São leves, quase imperceptíveis quando comparados a outras linhas, mas deixam em nós uma sensação profunda de paz, alegria e união.
É toda uma ancestralidade que viveu, que perdeu, que recomeçou, que atravessou mundos e tempos e mais bonito ainda é sentir e perceber que são parte da nossa família espiritual.
O povo cigano é considerado um povo nómada, mas não no sentido romântico que as pessoas imaginam ou que a maioria conhece.
Eles são nómadas porque aprenderam que ficar parado é mais sofredor do que tentar seguir um caminho.
E é isso que eles nos ensinam, a não aceitar uma vida que não nos serve, a não nos contentarmos com o mínimo, a não confundirmos conforto com felicidade.
Eles mostram que estagnação é a forma lenta de desistir e que cada pessoa tem dentro de si um caminho que ainda não teve coragem de pisar.
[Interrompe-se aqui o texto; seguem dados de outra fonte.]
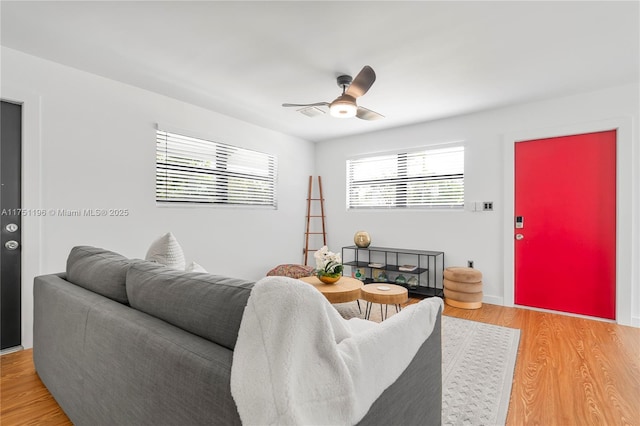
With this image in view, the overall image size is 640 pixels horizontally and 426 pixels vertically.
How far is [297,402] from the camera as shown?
0.72 meters

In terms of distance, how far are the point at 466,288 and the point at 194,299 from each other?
11.3 ft

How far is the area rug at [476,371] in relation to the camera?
5.81 ft

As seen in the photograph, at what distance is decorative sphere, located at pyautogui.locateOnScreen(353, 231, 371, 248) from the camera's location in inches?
185

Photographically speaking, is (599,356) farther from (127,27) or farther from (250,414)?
(127,27)

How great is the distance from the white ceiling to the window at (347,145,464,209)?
109 cm

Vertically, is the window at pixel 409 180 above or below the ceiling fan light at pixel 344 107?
below

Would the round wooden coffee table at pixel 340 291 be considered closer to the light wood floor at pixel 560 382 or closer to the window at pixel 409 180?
the light wood floor at pixel 560 382

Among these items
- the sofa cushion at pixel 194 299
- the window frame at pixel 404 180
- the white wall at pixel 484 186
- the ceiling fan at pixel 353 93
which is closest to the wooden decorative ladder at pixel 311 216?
the white wall at pixel 484 186

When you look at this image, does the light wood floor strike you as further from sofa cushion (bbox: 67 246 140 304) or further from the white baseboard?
sofa cushion (bbox: 67 246 140 304)

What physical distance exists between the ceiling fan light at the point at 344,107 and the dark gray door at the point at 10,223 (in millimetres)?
2623

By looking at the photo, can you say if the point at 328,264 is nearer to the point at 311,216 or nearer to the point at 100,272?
the point at 100,272

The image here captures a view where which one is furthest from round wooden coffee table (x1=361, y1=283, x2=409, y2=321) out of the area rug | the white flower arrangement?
the area rug

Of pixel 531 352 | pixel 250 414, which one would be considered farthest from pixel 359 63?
pixel 531 352

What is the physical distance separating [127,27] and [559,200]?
14.6 feet
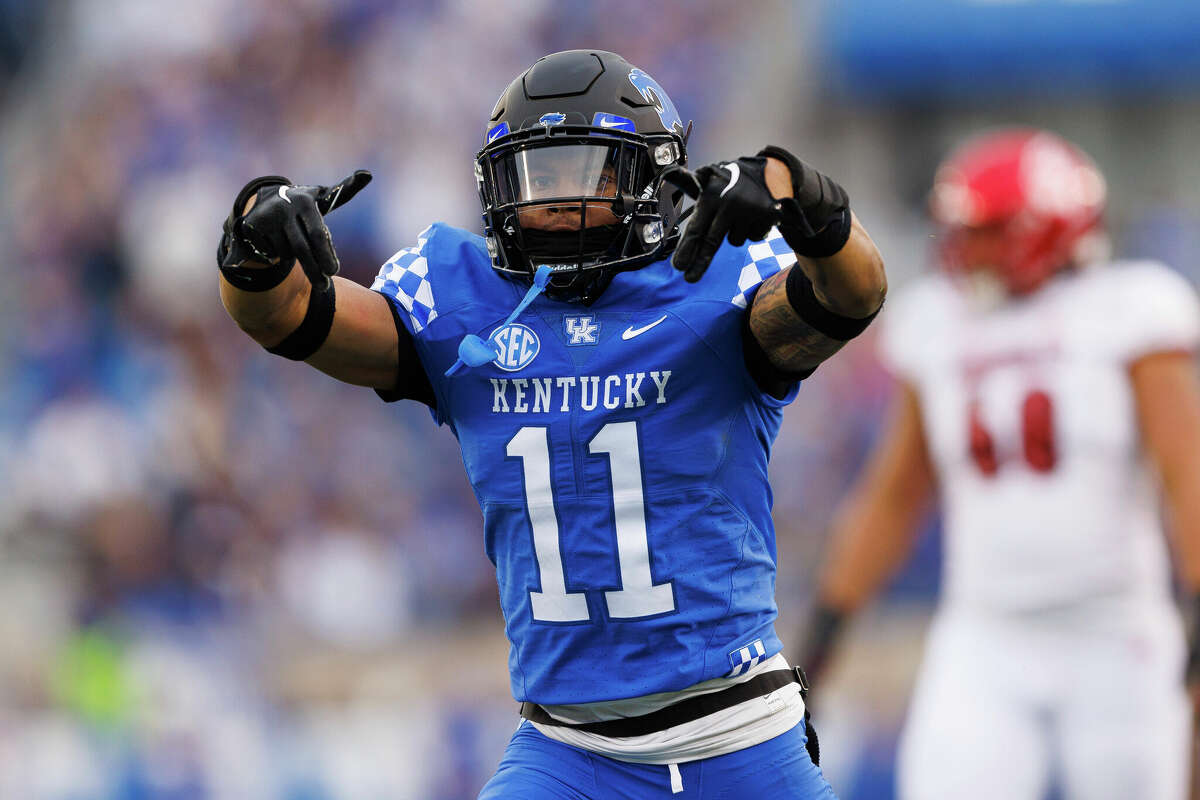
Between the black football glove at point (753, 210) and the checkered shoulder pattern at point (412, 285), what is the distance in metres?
0.59

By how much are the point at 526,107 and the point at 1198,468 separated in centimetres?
214

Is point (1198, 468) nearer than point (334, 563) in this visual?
Yes

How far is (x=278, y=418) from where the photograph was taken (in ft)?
27.3

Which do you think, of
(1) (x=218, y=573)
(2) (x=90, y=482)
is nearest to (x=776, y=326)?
(1) (x=218, y=573)

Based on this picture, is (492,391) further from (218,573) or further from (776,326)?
(218,573)

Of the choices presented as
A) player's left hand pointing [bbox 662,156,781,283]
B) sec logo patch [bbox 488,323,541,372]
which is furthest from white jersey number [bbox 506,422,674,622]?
player's left hand pointing [bbox 662,156,781,283]

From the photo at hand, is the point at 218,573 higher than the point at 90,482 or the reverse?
the reverse

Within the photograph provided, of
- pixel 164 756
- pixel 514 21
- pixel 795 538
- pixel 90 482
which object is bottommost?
pixel 164 756

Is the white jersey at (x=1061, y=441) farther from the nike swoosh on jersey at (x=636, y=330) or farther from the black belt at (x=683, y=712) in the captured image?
the nike swoosh on jersey at (x=636, y=330)

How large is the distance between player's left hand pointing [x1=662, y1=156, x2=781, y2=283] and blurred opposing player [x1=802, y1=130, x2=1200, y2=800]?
2.14 m

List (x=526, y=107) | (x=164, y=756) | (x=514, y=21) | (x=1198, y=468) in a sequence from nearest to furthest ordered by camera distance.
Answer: (x=526, y=107), (x=1198, y=468), (x=164, y=756), (x=514, y=21)

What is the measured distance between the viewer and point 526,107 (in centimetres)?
279

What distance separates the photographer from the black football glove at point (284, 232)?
2.47m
Que às vezes é só ir, mesmo que não seja confortável, quem não sabe ao que vai não cria expectativas, apenas vai.
A ancestralidade cigana fala muito sobre isso, sobre a coragem de mudar, sobre a honestidade de admitir que queremos mais,
sobre a força de seguir mesmo quando o medo aparece.
Eles lembram-nos que sonhar não é um luxo.
Sonhar é uma característica humana que nos empurra para fora do lugar onde a estagnação insiste em ficar, mas nós somos os responsáveis por admitir na nossa vida.
E a verdade é simples, se não sonharmos, nada acontece, mas se sonharmos e acreditarmos já é um passo gigante.
O povo cigano não nos promete caminhos fáceis, promete caminhos vivos, promete movimento, verdade, escolhas, promete que, se dermos um passo, por mais pequenino que seja, já é uma vitória!
E é isto que faz deles a nossa família espiritual, não é o brilho, não são as cores, não são os símbolos, mas a forma como nos lembram que ainda temos vida e ter vida é uma oportunidade gigante para viver.
Mesmo não vendo ou acreditando, nunca caminhámos sós.